• [本文抜粋]:
客層は驚くほどバラバラで、何故か外国人が多い(そしてえらく酒を飲む)
中にはなんと親子連れがおり、子供の小さな頭にえらくサイズの合わない
大きなヘッドフォンを装着しながら、そこらじゅう駆け回っている。

なんとも不思議な光景だ。
果たして子供達にはこれから見るモノをどう捉えるのだろうか。
というか、こんな場所に連れて来て大丈夫なのだろうかと勝手に心配してしまう。
藤崎さんが受付で働いているのを眺めつつ、コーラを飲みながら待っていると
ステージ袖の楽屋から肉体労働者風のやたらガタイの良い男が2人現れた。

2人の手には今まで見たこともないような巨大なアタッシュケースを持っており、
それを開けると、ここでお店でも開くのかな?と思うくらい
おびただしい数のエフェクターがギッチリ収まっている。
いくつあるのか気になり数えてみたが、次第にめんどくさくなり
ウンザリするのだが、それでもなんとか数え終えると、
なんと90個(!)もあった。

おいおい。
更に驚いたのがそのあと持ってきたギターだ。

それはギターというより、FF8に出てくるような魔改造された
巨大なガンブレードのような形をしており、
なんとも言えない中二病心をくすぐってくる。
これを攻略本の武器解説のページにシレっと載せても違和感はないだろう。
それを今、こうして具現化し見せつけられると何とも興奮せざるを得ない。

改めて見るとギター本体に細いフレットレスベースのボディが
生えてきたかのようにくっ付いている。
そして、その横にはコルグのシンセとかに付いてくるような
ヴォコーダー型のマイクが付いている。

• [データセット抜粋]:

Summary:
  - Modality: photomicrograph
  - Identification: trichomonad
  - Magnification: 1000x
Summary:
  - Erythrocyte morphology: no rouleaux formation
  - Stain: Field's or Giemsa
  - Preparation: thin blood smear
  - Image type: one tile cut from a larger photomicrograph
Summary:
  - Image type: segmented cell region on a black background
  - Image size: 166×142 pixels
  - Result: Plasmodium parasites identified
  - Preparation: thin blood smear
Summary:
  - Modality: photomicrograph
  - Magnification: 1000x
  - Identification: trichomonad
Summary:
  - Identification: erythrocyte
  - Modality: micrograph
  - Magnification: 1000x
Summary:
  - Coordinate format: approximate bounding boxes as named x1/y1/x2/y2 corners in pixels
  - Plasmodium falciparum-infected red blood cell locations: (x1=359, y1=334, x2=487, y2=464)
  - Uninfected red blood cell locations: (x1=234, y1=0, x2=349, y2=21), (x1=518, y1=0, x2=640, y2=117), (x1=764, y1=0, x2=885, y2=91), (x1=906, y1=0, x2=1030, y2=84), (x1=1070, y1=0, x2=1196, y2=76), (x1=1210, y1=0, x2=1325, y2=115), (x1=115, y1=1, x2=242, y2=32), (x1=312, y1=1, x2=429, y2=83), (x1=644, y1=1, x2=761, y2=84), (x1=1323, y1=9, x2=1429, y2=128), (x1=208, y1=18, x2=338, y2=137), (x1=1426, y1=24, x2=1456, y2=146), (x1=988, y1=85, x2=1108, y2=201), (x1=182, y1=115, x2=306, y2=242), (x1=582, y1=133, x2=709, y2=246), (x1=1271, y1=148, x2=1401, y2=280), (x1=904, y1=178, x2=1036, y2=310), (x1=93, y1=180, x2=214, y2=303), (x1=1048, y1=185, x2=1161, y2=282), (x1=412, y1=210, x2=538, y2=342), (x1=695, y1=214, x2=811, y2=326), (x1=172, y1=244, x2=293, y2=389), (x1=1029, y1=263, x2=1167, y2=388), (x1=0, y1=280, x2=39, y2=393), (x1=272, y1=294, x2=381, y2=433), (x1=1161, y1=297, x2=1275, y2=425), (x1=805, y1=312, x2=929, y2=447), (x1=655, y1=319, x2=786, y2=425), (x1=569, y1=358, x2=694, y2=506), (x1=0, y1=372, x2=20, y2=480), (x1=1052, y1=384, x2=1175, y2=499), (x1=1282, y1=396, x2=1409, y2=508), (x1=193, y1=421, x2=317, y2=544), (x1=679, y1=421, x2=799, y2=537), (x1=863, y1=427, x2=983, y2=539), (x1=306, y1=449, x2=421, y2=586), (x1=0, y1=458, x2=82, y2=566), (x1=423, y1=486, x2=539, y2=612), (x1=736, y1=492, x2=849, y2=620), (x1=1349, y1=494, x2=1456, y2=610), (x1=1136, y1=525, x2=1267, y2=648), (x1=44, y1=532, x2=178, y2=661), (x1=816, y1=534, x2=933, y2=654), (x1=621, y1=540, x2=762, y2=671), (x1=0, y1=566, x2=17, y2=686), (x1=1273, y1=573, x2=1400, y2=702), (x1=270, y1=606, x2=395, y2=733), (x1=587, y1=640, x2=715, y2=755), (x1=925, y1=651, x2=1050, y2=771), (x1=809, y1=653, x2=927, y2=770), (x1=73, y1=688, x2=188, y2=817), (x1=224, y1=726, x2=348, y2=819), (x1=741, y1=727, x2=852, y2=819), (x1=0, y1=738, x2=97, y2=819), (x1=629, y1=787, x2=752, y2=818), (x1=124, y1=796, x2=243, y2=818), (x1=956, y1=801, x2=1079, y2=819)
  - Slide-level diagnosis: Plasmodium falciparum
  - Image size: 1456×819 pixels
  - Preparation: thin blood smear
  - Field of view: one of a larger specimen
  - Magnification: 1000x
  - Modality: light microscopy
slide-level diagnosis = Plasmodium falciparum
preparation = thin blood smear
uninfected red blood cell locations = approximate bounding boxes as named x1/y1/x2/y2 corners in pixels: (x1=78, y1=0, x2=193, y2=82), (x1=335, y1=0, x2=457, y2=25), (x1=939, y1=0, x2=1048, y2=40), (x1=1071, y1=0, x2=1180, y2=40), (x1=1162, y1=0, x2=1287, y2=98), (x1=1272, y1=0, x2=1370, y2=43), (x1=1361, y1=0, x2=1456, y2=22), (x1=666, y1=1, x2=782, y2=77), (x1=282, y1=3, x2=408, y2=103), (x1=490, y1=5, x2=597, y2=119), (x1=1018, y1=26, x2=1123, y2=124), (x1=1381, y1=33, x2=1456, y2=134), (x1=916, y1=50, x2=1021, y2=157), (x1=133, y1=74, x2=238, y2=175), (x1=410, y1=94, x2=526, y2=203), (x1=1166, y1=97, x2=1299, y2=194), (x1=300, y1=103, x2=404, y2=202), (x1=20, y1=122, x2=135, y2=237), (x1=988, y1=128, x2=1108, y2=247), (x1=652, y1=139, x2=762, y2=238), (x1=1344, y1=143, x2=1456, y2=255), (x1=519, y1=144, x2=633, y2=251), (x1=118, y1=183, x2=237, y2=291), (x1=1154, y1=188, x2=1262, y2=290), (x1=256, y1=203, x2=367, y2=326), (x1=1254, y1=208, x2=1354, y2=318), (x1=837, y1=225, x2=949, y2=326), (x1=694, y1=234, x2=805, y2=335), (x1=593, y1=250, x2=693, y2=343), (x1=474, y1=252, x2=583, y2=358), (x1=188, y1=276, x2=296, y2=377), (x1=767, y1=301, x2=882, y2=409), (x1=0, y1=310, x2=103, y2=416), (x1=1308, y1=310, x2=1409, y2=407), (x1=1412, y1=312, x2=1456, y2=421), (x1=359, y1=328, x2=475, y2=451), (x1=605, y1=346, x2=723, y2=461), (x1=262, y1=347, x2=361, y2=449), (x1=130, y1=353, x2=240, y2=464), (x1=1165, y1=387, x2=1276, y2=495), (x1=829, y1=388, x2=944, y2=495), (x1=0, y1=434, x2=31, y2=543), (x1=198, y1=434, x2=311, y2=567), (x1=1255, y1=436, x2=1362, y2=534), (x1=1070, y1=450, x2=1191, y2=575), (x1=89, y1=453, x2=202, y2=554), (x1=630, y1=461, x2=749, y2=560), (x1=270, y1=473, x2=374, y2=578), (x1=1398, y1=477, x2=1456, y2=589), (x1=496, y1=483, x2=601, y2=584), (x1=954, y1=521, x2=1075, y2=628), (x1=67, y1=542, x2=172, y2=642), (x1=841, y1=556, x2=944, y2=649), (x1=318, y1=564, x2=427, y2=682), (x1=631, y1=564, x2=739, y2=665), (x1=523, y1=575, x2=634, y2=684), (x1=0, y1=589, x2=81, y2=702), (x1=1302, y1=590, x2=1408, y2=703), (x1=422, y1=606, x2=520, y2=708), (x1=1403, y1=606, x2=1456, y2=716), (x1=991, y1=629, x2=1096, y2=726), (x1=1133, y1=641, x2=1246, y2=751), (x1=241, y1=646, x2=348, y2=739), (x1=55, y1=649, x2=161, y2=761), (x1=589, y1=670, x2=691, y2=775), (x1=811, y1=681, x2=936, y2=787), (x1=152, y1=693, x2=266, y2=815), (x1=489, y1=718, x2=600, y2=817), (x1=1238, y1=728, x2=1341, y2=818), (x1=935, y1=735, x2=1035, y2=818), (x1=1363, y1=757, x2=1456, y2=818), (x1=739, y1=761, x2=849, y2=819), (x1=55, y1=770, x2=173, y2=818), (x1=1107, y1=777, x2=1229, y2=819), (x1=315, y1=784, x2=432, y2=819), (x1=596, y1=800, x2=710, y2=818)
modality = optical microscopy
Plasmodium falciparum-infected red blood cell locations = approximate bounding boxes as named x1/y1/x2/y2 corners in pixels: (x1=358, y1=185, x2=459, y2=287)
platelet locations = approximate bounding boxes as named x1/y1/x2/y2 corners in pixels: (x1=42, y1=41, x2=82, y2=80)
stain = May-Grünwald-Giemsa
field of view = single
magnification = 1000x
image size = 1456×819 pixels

• [課題要件]:
A – ライブ会場の文章について、次の問いに答えよ。
(i) ステージ袖の楽屋から現れた男は何人か。
(ii) アタッシュケースに収まっていたエフェクターは何個か。
(iii) ギターの横に付いているマイクは何型か。
B – ライブ会場の文章を、最後の文の後から引き取って書き継いでください。

• [結果]:
A –
(i) 2人
(ii) 90個
(iii) ヴォコーダー型

B –
つまり1本につき「ギター」「ベース」「ヴォイス」と出力が3系統もあるのだ。
更にそれぞれエフェクターが付いており、その数は膨大となってくる。

普通にギターとベースが合体している楽器はあるが、
それより見た目と持ちやすさを重視し、更にサウンドにも拘った結果、
こうして見事、武器武器しいフォルムの出来上がり。
タイミング良く斬ると今にも爆発しそうだ。
実際に爆発はしなかったが、それらが奏でる音は爆発音よりも
比べ物にならない程、破壊的だった。

大の男2人が魔改造された武器(のような楽器)を弾き振りかざしながら
演奏する様子は、映画マッドマックスの1シーンに出てくるような
世紀末の訪れを彷彿とさせる内容で、ひたすら圧巻されまくった。
とにかくこれは映画同様、頭空っぽにし身を委ねるのが正しい聴き方だと思った。

気が付くと、隣に藤崎さんがいる。どうやら武井さんと交代して見に来たらしい。
こんな美少女が学校終わりにこんな現場へ毎日足を運んでいたのかと思うと
意外性もあってか急に愛おしくなり、

何故か興奮してきた。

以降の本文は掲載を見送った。